Blaise Pascal en donne plusieurs descriptions assez éclairantes.

« L’éloquence est une peinture de la pensée […]. » 

« L’éloquence est un art de dire les choses de telle façon que ceux à qui l’on parle puissent les entendre sans peine et avec plaisir. »

« L’éloquence consiste dans une certaine correspondance que l’on tâche d’établir entre l’esprit et le cœur de ceux à qui l’on parle, d’un côté, et, de l’autre, les pensées et les expressions dont on se sert. » 

Nous voyons clairement l’objectif de l’éloquence : toucher l’esprit et le cœur et entrer en connexion. C’est aussi ce que nous dit Jean de La Bruyère.

« L’Éloquence est un don de l’âme, lequel nous rend maîtres du cœur et de l’esprit des autres. » Jean de La Bruyère

Le résultat de l’éloquence est clairement l’influence, on dirait maintenant "le leadership". L’éloquence sert à faire bouger les autres, à les persuader de nous suivre.

« C’est par éloquence que les vertus d’un seul deviennent communes à tous ceux qui l’entendent. » Madame de Staël.

« L’éloquence tient lieu de la musique guerrière : elle précipite les âmes contre le danger. » Madame de Staël.

Pour être efficace et éloquent, il faut que cela vienne du cœur ! 

« Vous n’agirez jamais sur les hommes si votre éloquence ne part pas du cœur. » Gœthe.

Nous revenons sur le domaine des émotions. Cela est souvent mis de côté dans les formations en vente et dans le management, mais ce qui fait bouger les hommes, ce sont leurs émotions ! Il faut donc toucher à ce niveau. C’est pour cela que le non verbal (corps et voix) est si important dans la communication. Ce sont les canaux d’expression des émotions et c’est à ce niveau que nous touchons l’interlocuteur. A cela s’ajoute bien sûr le poids des mots et des arguments qui eux aussi vont toucher la raison et le cœur.

« L’éloquence est l’âme rompant toutes les digues de la chair, quittant le sein qui la porte et se jetant à corps perdu dans l’âme d’autrui. » Henri Lacordaire

« Le mystère de la parole à l’état d’éloquence, c’est la substitution de l’âme qui parle à l’âme qui écoute. » Henri Lacordaire

Rappelons que l’âme est le plan des émotions (voir l’article sur ce sujet).

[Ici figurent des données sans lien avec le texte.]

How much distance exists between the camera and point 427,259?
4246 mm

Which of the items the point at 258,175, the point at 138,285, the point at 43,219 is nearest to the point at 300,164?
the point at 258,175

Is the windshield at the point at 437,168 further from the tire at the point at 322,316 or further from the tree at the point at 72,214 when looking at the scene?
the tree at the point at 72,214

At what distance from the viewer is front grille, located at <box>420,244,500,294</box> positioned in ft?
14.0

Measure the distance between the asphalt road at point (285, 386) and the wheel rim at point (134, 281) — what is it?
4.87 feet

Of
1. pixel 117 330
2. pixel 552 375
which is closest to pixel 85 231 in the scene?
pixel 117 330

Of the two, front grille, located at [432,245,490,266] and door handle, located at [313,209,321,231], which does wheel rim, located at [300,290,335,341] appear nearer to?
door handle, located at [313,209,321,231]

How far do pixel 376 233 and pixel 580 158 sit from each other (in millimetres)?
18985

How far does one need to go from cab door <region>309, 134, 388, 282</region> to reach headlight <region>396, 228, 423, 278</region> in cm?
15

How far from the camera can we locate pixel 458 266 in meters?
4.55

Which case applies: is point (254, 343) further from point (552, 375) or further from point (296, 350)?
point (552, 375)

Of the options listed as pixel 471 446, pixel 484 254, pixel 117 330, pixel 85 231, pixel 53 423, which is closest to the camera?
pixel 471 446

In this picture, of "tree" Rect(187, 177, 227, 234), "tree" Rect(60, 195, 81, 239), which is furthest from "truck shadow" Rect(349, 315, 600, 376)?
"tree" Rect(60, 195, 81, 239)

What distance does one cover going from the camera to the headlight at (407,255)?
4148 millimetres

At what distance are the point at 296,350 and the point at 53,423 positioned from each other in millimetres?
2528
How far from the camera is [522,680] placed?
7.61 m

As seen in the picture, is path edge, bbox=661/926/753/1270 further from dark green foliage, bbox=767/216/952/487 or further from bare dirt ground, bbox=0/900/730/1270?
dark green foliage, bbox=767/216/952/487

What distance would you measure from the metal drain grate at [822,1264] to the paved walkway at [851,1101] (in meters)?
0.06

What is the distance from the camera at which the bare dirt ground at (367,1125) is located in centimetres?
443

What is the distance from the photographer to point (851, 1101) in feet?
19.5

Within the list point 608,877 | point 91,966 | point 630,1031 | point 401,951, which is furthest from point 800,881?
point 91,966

« L’éloquence n’a qu’un rival, et encore ce rival ne l’est-il que parce qu’il est éloquent : c’est l’amour. » Henri Lacordaire

Et oui, l’amour est au-dessus des émotions… C’est un sentiment, durable et fort, alors que les émotions sont fugitives. 

L’éloquence peut être comparée à une force brute qui surgit lorsque les convictions sont éveillées et que la passion se déchaîne. Elle peut être présente chez tout un chacun qui se sent libre de vouloir défendre sa pensée avec enthousiasme et parfois exaltation. La liberté est un élément important. Il faut se sentir libre de s’exprimer et ne pas être submergé par ses peurs et son trac. 

Cette force brute peut bien sûr être maîtrisée et canalisée et c’est là que l’art oratoire apparaît. A force de travail, ce qui est naturel devient un art maîtrisé et efficace. 
Le travail se fait sur le choix des mots, les tournures de phrases, la narration, sur le rythme de la voix, la tonalité, le volume, les silences, la gestuelle, les expressions faciales, les regards, … Un travail complet et permanent.

A bientôt !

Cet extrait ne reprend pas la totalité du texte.